• Passage to read
+ + + + +

This is why reading is so important. As I learnt at a Q&A with A. L. Kennedy at the Nuffield Theatre a few weeks ago, when a writer is writing is the only time that one's internal monologue actually stops, and all that is heard in the mind is exactly what ends up on the page. The internal monologue does not exist as words, for the mind sees in more than words, but in writing we are forced to translate our mind's voice into words and so it becomes them. Reading Nietzsche, as I have not read for a very, very long time and have felt somewhat lonesome with corporeal relationships, I get the sense of a mind other than my own - an internal monologue which exists outside of my own. It's not definitive or empirical proof of another internal monologue, but it appears truth and I am eager to accept. Could someone really be so cruel as to create an internal monologue which is false?

+ + + + +

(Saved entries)
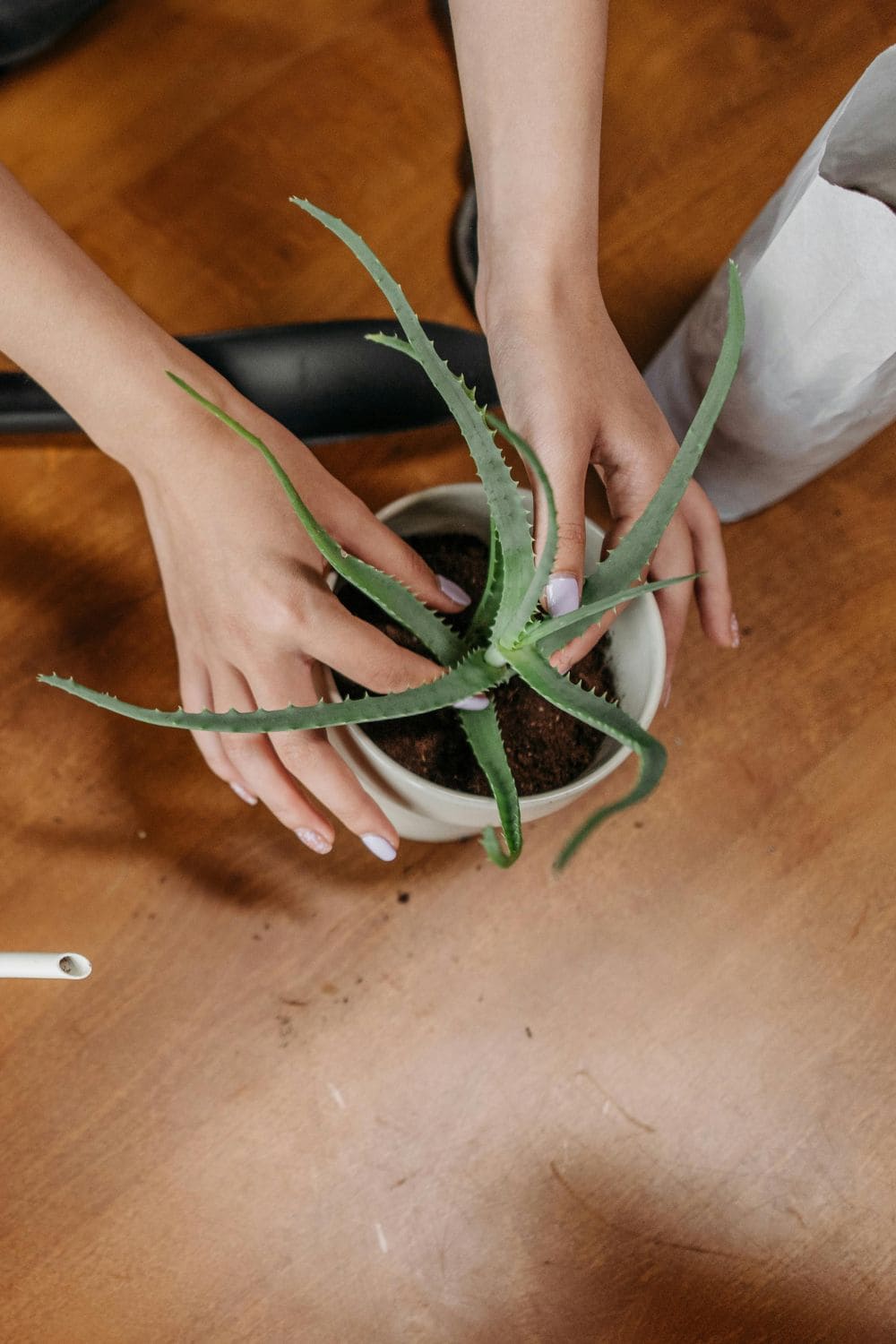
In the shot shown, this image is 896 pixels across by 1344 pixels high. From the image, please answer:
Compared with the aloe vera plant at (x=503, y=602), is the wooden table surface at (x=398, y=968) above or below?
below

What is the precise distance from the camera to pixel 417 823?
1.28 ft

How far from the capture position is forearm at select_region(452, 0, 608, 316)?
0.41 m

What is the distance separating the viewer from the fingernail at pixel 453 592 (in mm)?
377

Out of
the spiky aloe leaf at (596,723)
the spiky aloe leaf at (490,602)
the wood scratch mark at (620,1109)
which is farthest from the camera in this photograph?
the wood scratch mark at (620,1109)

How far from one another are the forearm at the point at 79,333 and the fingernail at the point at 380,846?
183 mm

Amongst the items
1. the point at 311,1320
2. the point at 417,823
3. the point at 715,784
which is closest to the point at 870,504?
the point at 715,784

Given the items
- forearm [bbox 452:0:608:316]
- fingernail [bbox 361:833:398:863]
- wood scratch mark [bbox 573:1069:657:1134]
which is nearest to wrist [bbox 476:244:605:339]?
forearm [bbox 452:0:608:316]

+ + + + +

• Activity
Carry on the passage about reading and the internal monologue, picking up right after its closing question.

• Final answer
Well yes of course, that is fiction essentially, especially in the 1st person, but often in the 3rd as well. Fiction is a joy, of course it is, but I feel that this kind of discursive writing, such that Nietzsche's is, philosophical writing in which the author tries to explain his or her own mind to the minds of the world, is a special reminder that we as a species are all of a similar kind, all of a similar meaning, all of a similar strife. It's like that wonderful quote from Roald Dahls' 'Matilda': 'So Matilda’s strong young mind continued to grow, nurtured by the voices of all those authors who had sent their books out into the world like ships on the sea. These books gave Matilda a hopeful and comforting message: You are not alone.' Read, if you are lonely or hopeless, I implore you. Read something you don't understand, read something you mightn't agree with. Know you are not alone in being alone in your mind.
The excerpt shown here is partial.